▸ **Short task**: Exclude pictures; retype the lines below from the line containing "In this scene, does" through the end of the records, both ends kept.

· · · ·

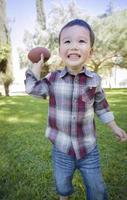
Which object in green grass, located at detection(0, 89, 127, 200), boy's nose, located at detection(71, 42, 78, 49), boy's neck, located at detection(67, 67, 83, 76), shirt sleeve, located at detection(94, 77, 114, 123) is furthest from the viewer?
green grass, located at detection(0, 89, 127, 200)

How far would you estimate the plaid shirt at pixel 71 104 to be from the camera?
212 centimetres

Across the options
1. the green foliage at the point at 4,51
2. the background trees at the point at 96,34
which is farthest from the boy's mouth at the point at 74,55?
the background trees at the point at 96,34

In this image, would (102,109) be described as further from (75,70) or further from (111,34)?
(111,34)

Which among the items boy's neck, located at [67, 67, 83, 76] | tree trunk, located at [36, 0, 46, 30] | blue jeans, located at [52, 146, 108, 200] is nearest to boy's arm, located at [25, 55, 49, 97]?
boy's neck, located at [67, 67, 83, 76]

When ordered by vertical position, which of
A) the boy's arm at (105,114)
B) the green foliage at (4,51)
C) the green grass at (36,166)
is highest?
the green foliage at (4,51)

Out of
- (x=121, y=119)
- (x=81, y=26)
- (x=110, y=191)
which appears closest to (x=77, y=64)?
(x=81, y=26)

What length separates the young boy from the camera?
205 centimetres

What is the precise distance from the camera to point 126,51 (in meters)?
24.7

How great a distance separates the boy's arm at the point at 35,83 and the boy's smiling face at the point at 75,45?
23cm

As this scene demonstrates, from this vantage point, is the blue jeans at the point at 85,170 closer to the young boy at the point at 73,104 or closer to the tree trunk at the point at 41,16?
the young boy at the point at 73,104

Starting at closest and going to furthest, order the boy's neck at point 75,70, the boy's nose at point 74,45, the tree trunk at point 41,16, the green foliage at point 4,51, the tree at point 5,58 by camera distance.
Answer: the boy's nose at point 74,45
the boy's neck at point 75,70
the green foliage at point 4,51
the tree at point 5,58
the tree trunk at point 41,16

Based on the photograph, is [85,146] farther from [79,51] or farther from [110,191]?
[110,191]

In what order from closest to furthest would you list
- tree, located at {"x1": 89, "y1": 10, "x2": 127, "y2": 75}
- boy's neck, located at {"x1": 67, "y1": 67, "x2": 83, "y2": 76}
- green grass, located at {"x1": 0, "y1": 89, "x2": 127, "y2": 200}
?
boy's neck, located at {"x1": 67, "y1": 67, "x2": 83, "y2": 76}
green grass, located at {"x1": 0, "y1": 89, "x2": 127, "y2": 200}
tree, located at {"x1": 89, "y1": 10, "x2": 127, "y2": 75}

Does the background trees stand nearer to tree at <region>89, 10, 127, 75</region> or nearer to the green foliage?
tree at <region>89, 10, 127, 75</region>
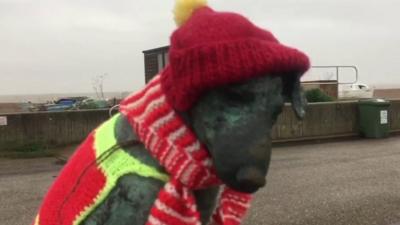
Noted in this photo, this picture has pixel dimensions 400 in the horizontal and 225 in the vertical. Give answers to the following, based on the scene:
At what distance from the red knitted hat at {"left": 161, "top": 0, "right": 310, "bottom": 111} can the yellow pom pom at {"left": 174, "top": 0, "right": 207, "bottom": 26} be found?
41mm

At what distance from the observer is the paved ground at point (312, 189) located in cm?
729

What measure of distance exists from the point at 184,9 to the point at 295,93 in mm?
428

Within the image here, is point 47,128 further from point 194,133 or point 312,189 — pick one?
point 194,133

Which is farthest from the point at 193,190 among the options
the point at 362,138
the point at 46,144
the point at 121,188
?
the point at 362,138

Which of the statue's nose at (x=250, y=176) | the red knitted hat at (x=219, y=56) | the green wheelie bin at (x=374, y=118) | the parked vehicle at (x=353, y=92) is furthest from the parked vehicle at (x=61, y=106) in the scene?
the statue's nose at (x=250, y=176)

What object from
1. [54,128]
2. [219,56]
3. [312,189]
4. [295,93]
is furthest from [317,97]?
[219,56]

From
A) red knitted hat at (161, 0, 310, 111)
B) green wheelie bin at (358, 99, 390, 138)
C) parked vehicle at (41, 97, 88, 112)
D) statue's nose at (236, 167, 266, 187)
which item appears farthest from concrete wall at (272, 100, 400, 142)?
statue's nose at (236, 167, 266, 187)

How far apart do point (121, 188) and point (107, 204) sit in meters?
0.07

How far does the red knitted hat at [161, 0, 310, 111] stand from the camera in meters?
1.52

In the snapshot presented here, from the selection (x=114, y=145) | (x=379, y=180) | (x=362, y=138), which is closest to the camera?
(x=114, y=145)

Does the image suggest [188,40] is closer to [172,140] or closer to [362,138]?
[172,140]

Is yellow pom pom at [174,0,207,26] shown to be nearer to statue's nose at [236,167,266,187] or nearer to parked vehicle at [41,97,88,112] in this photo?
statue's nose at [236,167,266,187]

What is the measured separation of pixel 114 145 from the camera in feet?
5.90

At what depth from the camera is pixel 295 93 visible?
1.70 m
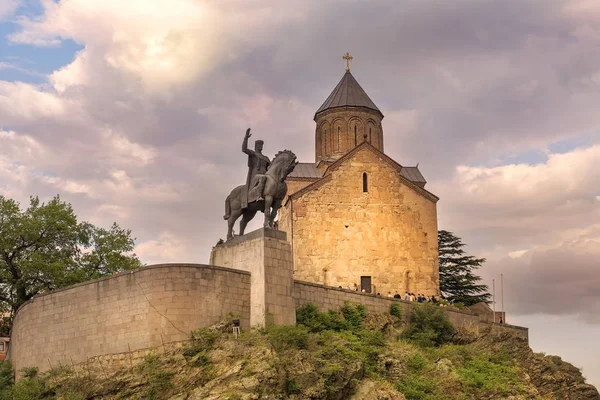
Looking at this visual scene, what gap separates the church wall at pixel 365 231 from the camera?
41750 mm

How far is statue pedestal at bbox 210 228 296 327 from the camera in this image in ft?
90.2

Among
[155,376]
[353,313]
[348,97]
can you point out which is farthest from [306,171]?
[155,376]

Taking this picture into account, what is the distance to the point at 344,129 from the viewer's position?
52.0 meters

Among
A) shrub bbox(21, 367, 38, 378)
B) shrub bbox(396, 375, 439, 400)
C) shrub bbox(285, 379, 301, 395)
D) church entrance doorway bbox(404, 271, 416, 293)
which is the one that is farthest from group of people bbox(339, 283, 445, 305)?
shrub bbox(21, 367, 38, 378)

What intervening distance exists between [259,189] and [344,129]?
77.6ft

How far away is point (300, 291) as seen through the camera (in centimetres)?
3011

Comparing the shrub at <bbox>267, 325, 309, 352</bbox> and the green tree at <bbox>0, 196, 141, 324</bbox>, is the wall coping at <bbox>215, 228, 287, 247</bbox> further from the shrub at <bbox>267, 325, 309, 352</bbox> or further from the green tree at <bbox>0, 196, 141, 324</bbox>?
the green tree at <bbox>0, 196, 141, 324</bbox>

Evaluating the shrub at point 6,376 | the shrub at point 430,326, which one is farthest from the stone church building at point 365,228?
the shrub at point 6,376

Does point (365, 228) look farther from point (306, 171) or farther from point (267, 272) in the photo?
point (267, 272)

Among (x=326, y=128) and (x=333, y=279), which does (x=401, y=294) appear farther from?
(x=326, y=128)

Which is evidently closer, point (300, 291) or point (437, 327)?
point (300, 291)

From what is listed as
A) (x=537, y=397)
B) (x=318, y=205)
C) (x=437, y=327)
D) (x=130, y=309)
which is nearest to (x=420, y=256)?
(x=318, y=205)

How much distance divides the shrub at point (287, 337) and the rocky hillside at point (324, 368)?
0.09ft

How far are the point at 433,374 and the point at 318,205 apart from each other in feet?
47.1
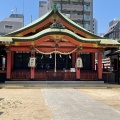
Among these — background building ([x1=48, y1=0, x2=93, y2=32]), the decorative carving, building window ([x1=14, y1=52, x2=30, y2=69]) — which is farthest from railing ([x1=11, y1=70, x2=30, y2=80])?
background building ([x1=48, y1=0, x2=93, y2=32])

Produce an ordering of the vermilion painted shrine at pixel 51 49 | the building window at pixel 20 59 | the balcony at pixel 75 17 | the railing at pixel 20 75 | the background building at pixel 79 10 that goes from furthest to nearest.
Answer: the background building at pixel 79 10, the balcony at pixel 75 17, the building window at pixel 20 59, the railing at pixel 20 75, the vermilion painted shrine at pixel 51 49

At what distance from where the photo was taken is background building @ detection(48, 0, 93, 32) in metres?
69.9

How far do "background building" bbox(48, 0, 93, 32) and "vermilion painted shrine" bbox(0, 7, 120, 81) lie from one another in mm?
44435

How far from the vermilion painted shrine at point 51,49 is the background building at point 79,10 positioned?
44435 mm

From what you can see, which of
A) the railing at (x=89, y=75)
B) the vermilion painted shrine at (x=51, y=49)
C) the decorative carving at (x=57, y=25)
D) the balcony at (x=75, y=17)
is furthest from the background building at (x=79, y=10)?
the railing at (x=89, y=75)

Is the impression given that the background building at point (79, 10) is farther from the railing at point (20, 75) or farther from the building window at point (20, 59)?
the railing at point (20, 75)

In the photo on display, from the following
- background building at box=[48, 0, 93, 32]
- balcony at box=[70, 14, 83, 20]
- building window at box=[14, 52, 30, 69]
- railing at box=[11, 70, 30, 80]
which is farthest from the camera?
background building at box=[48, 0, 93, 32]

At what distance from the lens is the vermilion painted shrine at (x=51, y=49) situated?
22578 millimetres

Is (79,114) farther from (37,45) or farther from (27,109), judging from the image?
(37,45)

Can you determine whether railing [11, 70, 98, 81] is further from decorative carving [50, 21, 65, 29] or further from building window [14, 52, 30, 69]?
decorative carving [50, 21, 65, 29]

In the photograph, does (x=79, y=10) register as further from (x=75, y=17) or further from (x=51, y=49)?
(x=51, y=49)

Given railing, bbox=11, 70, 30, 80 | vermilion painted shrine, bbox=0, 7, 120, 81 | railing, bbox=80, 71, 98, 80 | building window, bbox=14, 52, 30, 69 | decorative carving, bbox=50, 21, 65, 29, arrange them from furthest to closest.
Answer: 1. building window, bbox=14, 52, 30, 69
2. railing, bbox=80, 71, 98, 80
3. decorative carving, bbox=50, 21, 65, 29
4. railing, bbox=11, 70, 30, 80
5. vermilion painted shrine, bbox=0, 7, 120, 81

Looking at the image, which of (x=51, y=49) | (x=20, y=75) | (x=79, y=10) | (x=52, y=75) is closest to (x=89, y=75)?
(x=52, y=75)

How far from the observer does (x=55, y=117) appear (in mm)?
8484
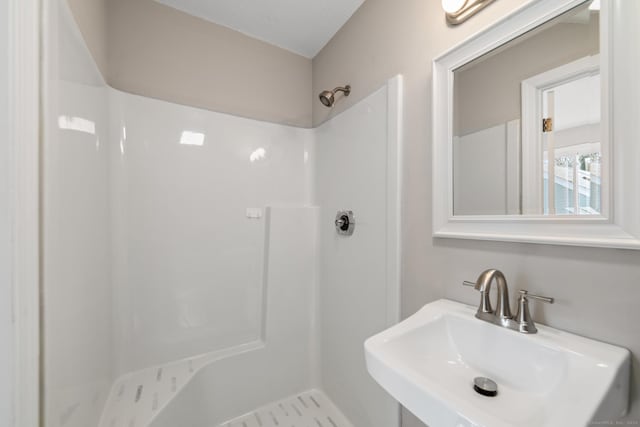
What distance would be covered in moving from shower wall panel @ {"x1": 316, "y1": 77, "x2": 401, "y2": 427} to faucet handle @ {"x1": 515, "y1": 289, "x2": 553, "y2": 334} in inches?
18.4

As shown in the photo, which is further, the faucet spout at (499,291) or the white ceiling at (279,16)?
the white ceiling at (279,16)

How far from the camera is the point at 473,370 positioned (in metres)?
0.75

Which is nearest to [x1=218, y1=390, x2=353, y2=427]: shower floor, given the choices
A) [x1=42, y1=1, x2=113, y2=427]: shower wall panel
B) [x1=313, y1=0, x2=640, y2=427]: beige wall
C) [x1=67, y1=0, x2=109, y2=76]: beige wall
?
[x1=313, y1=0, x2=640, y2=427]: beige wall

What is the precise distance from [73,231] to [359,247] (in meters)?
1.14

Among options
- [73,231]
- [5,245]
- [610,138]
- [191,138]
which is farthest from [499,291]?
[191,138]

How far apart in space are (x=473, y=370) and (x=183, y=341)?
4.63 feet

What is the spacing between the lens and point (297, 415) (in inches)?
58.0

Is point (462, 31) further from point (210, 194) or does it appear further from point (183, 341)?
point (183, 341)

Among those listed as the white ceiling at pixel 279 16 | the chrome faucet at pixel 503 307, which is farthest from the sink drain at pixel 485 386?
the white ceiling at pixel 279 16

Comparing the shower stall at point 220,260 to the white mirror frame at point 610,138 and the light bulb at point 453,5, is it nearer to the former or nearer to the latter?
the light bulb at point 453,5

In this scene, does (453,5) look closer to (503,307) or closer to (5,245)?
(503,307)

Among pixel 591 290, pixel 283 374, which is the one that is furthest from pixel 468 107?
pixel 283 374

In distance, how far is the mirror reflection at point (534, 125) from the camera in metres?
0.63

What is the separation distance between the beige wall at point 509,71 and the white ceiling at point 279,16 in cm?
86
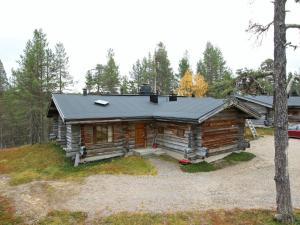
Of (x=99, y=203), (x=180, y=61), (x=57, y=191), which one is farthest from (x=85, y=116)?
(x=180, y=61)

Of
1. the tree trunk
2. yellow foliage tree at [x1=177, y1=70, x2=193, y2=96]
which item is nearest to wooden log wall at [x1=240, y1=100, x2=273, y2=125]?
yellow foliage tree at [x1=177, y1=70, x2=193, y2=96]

· · · ·

▸ **Solution to the problem**:
In this scene, does (453,5) look closer to (503,307) or closer to (5,245)?
(503,307)

Among pixel 591 290, pixel 283 374, which is the one that is furthest from pixel 468 107?
pixel 283 374

In distance, how far is the mirror reflection at point (534, 125) from the camera in metres?
0.63

What is the separation distance between the beige wall at point 509,71 and the white ceiling at point 279,16 in cm?
86
Of (x=99, y=203), (x=180, y=61), (x=57, y=191), which one is farthest from (x=85, y=116)?
(x=180, y=61)

Of
1. the tree trunk
2. yellow foliage tree at [x1=177, y1=70, x2=193, y2=96]
which item is nearest to wooden log wall at [x1=240, y1=100, x2=273, y2=125]?
yellow foliage tree at [x1=177, y1=70, x2=193, y2=96]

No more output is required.